Когда Косте было три года (счастливая, по уже прошедшая пора!), он впервые испытал чувство любви. Из флигеля выходила во двор девочка, Пашкина сестра, Костина ровесница. Встретившись, они стояли друг против друга и смотрели; Костя смотрел на ее необычайно маленький нос, будто пуговка от ботинок, а она смотрела на платок в Костином боковом кармане. Затем они брались за руки и гуляли молча и очень степенно, стараясь ступать в ногу.

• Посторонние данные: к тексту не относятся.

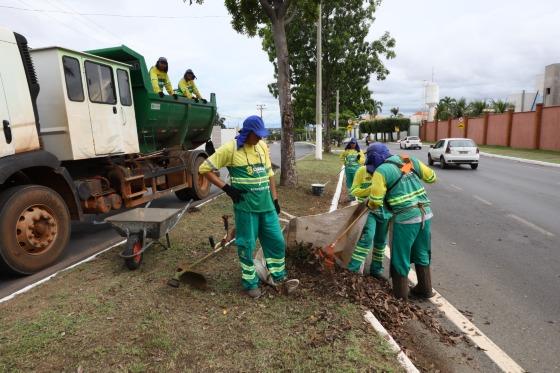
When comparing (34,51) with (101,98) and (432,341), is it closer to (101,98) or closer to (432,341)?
(101,98)

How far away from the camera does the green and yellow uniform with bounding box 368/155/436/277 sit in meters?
4.11

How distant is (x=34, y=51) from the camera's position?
5.75 metres

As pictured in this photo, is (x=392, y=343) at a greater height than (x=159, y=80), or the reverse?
(x=159, y=80)

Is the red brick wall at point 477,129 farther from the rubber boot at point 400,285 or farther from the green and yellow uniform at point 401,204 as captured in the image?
the rubber boot at point 400,285

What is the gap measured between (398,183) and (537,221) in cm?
539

Это был настоящий роман. Если Костя не собирался жениться на соседской девочке, то только потому, что семейная жизнь представлялась ему нелепой без няньки, которой он уже и сделал предложение. Было даже решено, что в день свадьбы Костя съест целый арбуз с косточками. Нянька в общем соглашалась, но предупреждала о возможных последствиях:
— Брюхо-то и заболит!
На пятом году жизни Костя испытал первую катастрофу — из-за проклятой игорной страсти. Он играл на дворе с мальчишками в бабки и однажды проиграл сразу двенадцать гнезд и налитой свинцом биток — все, что у него было. Проигравшись в пух и прах, Костя почувствовал, как небо снизилось и придавило его. В груди Кости образовалась пустота. Отыграться было не на что — двенадцать гнезд стоили три копейки. Полная безнадежность и острый стыд поражения. Костя весь день бродил с похудевшим лицом, плохо ел, а ночью видел во сне двенадцать гнезд и свинчатку.
* * *
Что это — рассказ взрослых про то, как Костя был маленьким, или начало воспоминаний самого Кости? Двойной роман мог быть рассказом, — но нельзя взять да рассказать скверное ощущение игрока, промотавшего все состояние!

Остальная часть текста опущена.